N coloured blobs wander around in groups on an open plain. Each group has its own distinct colour, and all coloured blobs in a group share the same colour. Occasionally, two groups will bump into each other: each of the blobs in the smaller group will take on the colour of the larger group, and the two groups will merge. If two groups of equal size bump into each other, the ’mergee’ is chosen at random.

A researcher monitors a coloured blob population. Initially, each blob is on its own (i.e. in a group of size 1) and has its own distinct colour. After a sufficient amount of time has passed, all the blobs have become part of one huge group of the same colour. Let K be the total number of times that a blob changed its colour.

A lower bound on K is N-1, if every blob is merged individually into the huge group, hence only changing colour once: from its initial colour to the colour of the huge group. Determine an upper bound on K that is as tight as possible.

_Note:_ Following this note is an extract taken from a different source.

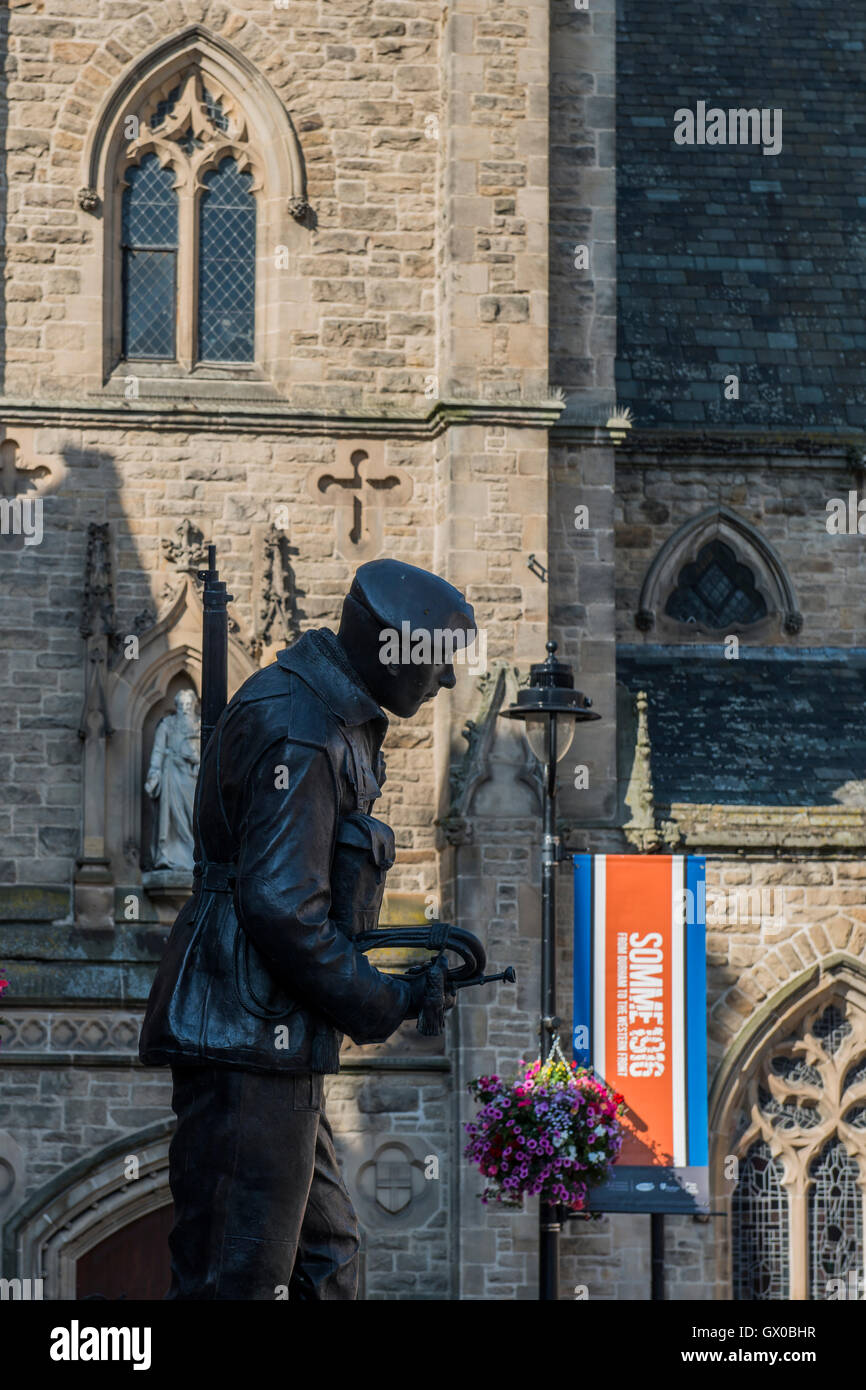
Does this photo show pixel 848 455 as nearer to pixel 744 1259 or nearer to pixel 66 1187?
pixel 744 1259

This is a sweet little problem with a not terribly difficult solution, but it involves some interesting complexity analysis and allows us to derive a beautiful new implementation for the disjoint-set data structure.

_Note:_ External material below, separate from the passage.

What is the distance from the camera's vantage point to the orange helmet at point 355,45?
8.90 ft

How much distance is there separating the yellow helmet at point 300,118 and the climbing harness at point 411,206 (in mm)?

Let's follow a single blob for its lifecycle and consider the number of times that it changes colour. Assume that at every merge, it merges with blob-set of the same size and takes on the other blob-set's colour.

After the first merge, its blob-set is size 2. After the second merge, its blob-set is size 4. We extrapolate to see that after the $k$th merge, its blob-set is size $2^k$; so if there were $N$ blobs initially, then a single blob can experience at most $\log_2 N$ merges and thus at most $\log_2 N$ colour changes. To give our final upper-bound, we assume that each blob experiences this number of colour changes, meaning that in the order of $O(N \log N)$ colour changes occur overall. (In fact, we can reduce the upper bound to $\frac{N \log_2 N}{2}$, but being a computer scientist, I'm not concerned about constant factors. seanieg89 from the boredofstudies.org forum proved this upper bound with some fancy maths, and that proof is available here.)

This demonstrates an interesting implementation of the disjoint-set data structure that I hadn't ever considered before. Give each set a label and keep track of the size of each set. When it comes time to merge two sets, overwrite the labels of the smaller set with those of the larger set. This is worst-case time $O(n \log n)$, as opposed to the union-find implementation which is marginally faster: $O(n \cdot a(n))$, where $a(n)$ is the inverse Ackermann function. However, in many of the places where we'd normally use disjoint sets, like Kruskal's algorithm, we need to sort stuff proportional to $n$ anyway, meaning the final complexity of the algorithm becomes $O(n \log n)$ anyway.

So our blob-merging operation, which has virtually no overhead and so is blisteringly fast, can actually replace the standard union-find algorithm in many situations! I've seen plenty of olympiad questions which require fast disjoint sets, but have additional complications which mean that the union-find algorithm doesn't work very nicely. In these situations, it might be preferable to merge some blobs as above.